Der Handlung des Romans kann man auch folgen, wenn man von Shakespeare keine Ahnung hat. Aber es entgehen einem dann eben all die amüsanten Anspielungen.
In die bildhafte Sprache und die meist sehr lebensnahmen Dialoge – insbesondere die des Königspaars – könnte man sich vor Vergnügen reinsetzen. Die Stelle zum Beispiel, an der Philippa Saffronia und ihr Vater Laurentio ihre gegensätzlichen Erwartungen an das Gastspiel der Wanderbühne formulieren, ist zum Niederknien! (Seite 30)

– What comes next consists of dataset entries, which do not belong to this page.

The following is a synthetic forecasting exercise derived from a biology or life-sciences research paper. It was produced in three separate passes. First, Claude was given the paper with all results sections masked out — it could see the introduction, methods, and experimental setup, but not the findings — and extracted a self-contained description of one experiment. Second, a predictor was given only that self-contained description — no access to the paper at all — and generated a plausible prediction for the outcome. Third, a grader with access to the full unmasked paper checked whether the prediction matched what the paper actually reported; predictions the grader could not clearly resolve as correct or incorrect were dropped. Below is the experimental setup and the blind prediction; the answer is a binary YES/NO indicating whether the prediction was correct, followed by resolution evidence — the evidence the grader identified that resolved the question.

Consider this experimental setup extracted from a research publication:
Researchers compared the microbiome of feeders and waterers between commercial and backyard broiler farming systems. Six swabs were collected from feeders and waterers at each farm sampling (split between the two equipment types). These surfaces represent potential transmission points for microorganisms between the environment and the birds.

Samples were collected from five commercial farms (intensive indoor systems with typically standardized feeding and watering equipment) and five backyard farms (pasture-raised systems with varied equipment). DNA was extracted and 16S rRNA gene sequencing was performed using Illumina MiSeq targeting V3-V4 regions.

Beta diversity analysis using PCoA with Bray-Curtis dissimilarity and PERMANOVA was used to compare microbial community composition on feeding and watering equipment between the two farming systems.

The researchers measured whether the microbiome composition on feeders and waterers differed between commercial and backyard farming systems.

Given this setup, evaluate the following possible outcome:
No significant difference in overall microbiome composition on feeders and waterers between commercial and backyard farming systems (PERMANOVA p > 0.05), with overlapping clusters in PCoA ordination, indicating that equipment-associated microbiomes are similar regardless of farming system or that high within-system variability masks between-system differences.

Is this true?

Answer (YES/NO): NO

Auch wenn man die Geschichte sorgfältig gelesen hat, bleibt am Schluss doch die eine oder andere Frage offen. Wenn das, was Philippa Saffronia auf den Seiten 50/51 beobachtet haben will, tatsächlich stimmt, bewegt sich die Geschichte dann in einer Art Zeitschleife? Und was genau ist beim Showdown die Rolle der Taube? Ich meine, wir sehen, was passiert. Aber warum tut es das? Aber vielleicht ist das zu spießig gedacht eine magische Welt. Lassen wir die Erbsenzählerei und freuen wir uns an diesem phantasievollen Theaterzauber!
Die Autorin
Susanne Gerdom, 1958 geboren, ist am Niederrhein in Rheinhausen aufgewachsen, wo sie auch zur Schule ging. Nach einer Buchhandelslehre beschäftigte sie sich mit dem Theater und verbrachte einige Jahre als Schauspielerin und Regisseurin in Düsseldorf. Später begann sie, Fantasy und Science Fiction zu schreiben. Sie lebt und arbeitet seit 2008 wieder am linken Niederrhein.